Exercise data:
....
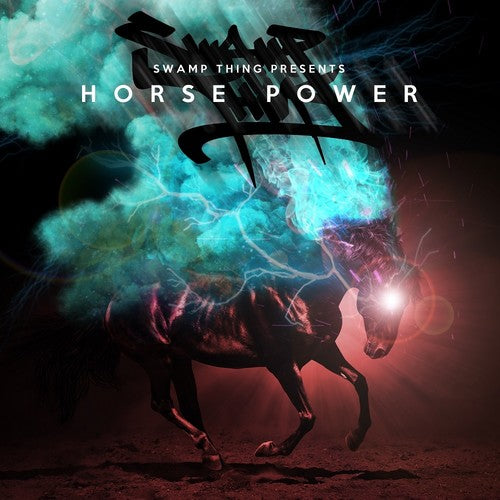 Swamp Thing - Horse Power - Music CD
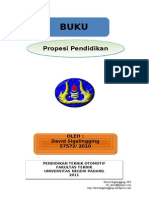 Ebook Profesi Kependidikan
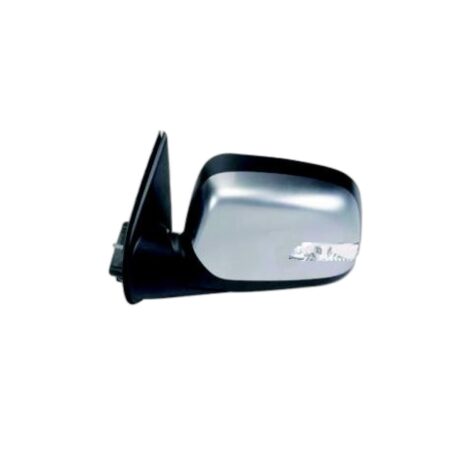 Retrovisore Destro Isuzu D-Max 2002-2006 - Elettrico Con Fanalino Cromato 5Pin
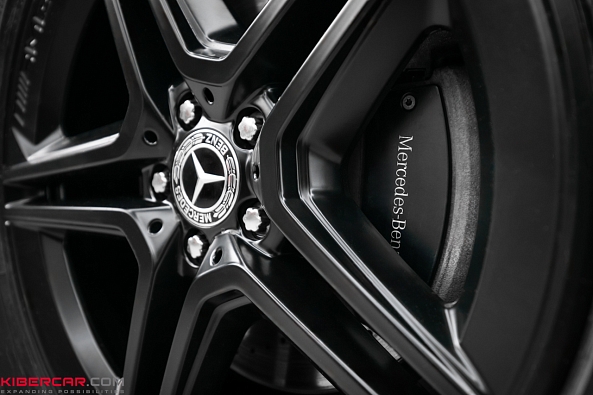 Окрас дисков и суппортов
....
To do: Word for word and without pictures, restate only the lines running from the one that contains "Ebook Profesi Kependidikan" through the last line of the listing above.

Result below:
 Ebook Profesi Kependidikan
 Retrovisore Destro Isuzu D-Max 2002-2006 - Elettrico Con Fanalino Cromato 5Pin
 Окрас дисков и суппортов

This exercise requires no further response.